The Northwestern team adopted an MS3 approach, which Kelleher said was one of the keys to enabling their analysis. The researchers used MS1 to measure the mass spectrum of the intact protein complex they were analyzing, looking at one or more of its different charge states. They followed this with an MS2 stage in which they used the mass spec's quadrupole to isolate one specific charge state and then ejected individual components of the complex into the HCD cell to be fragmented. They then performed MS3 in which the individual components were isolated via the quadrupole and identified and characterized.
Then, Kelleher said, the researchers took the data collected on the individual subunits, "and we pieced it all back together."
"So, you look at it and you can say, well, this is glyceraldehyde phosphate dehydrogenase, but the mass is wrong," he said. "So then you follow that, and you start to figure out, oh well, there's a metal bound [to the complex], or there's a cofactor. And then you've got to get the right stoichiometry."
It sounds like quite a puzzle to unravel, but, Kelleher said, the quality of data provided by mass spec allows for extremely confident identifications.
"Time after time, here's [a complex] where 30 years of structural biology has been done on it, and yep, it binds four magnesium, and that's exactly what we see in the native MS," he said. "The quality of the information, the fidelity, the connectedness of the information, provided by native proteomics, is so strong to the underlying biology."
Kelleher said that the identifications in the paper were all manually validated but that he believed that, while it would take time and investment, the process could be automated.
"The world can automate what it sees as high value," he said. "The engineering ethos kicks in, and you can reduce it to practice."
He added that interest among biopharma companies in native protein mass spec had helped drive the field forward and would likely continue to do so.
The most difficult portion of the workflow to automate would be the three-stage mass spec method due to the different collision energies required and charge states involved in different complexes, Kelleher said. He added, though, that Harvard University researcher Steven Gygi had managed to automate MS3 analysis as part of his lab's MS3-based isobaric labeling workflow, suggesting that such an approach was plausible.
The study was not focused on any specific biological questions, Kelleher said, but there were several interesting findings. One highlight was the method's ability to detect not only the tetrameric human mitochondrial superoxide dismutase (SOD2) complex but also its substrate (superoxide) and products (oxygen and hydrogen peroxide). The ability to capture these sorts of enzyme-substrate interactions along with stoichiometry and other information could improve understanding of "enzymatic mechanisms in a large variety of protein systems," the authors wrote.
"That's very subtle information," Kelleher said. "Having substrates of the enzyme still bound to it — you get the stoichiometry, the occupancy, how much is bound to the tetramer."
Also notable, Kelleher said, was the finding that cysteine modifications appear much more common than is apparent from previous studies. On the other hand, post-translational modifications like acetylation were much rarer than the literature would suggest.

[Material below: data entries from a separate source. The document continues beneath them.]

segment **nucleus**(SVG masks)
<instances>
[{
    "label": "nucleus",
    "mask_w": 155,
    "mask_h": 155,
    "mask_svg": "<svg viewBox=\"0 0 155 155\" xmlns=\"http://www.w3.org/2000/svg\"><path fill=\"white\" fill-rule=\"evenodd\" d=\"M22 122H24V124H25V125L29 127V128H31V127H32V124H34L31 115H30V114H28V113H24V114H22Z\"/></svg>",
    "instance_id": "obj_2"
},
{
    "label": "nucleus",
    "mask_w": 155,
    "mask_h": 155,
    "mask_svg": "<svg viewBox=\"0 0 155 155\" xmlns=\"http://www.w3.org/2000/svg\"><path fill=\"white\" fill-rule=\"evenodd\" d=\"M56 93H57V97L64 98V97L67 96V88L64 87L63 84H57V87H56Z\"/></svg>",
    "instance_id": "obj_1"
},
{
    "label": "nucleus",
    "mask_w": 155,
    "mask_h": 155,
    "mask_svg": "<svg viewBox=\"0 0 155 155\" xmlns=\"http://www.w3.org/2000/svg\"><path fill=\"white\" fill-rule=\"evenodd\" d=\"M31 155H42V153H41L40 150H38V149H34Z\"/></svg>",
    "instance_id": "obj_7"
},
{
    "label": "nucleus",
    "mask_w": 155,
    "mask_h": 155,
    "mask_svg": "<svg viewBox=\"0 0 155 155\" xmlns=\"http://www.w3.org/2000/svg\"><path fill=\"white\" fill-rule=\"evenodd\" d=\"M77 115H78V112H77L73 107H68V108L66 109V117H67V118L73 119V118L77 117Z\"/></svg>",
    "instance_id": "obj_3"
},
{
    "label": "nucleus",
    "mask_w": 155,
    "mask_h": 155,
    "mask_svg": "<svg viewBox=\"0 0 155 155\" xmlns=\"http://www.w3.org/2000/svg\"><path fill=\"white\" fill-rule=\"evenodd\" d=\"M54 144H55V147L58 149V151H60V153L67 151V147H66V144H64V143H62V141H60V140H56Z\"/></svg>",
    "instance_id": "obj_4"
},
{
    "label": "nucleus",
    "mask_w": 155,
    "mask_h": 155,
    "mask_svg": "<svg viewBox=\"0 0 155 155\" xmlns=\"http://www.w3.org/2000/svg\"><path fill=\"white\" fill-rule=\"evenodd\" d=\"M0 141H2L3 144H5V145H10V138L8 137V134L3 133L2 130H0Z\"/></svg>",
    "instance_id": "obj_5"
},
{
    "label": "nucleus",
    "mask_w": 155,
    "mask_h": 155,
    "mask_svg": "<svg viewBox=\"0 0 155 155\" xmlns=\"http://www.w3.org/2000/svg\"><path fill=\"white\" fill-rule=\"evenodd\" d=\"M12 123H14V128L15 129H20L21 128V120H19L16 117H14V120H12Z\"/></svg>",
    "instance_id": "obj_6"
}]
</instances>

The potential implications of these findings need further exploration, Kelleher said, but they do suggest that the proteome might be somewhat less complicated than feared.
"At least we have some data, to kind of say, 'Well, OK, it's not like these proteins all have hundreds of abundant proteoforms and it's super complicated,'" he said. "It's not that bad, and so we can actually do the whole proteome project, which is my dream. We can catalog them all, because there's not an infinite number of them."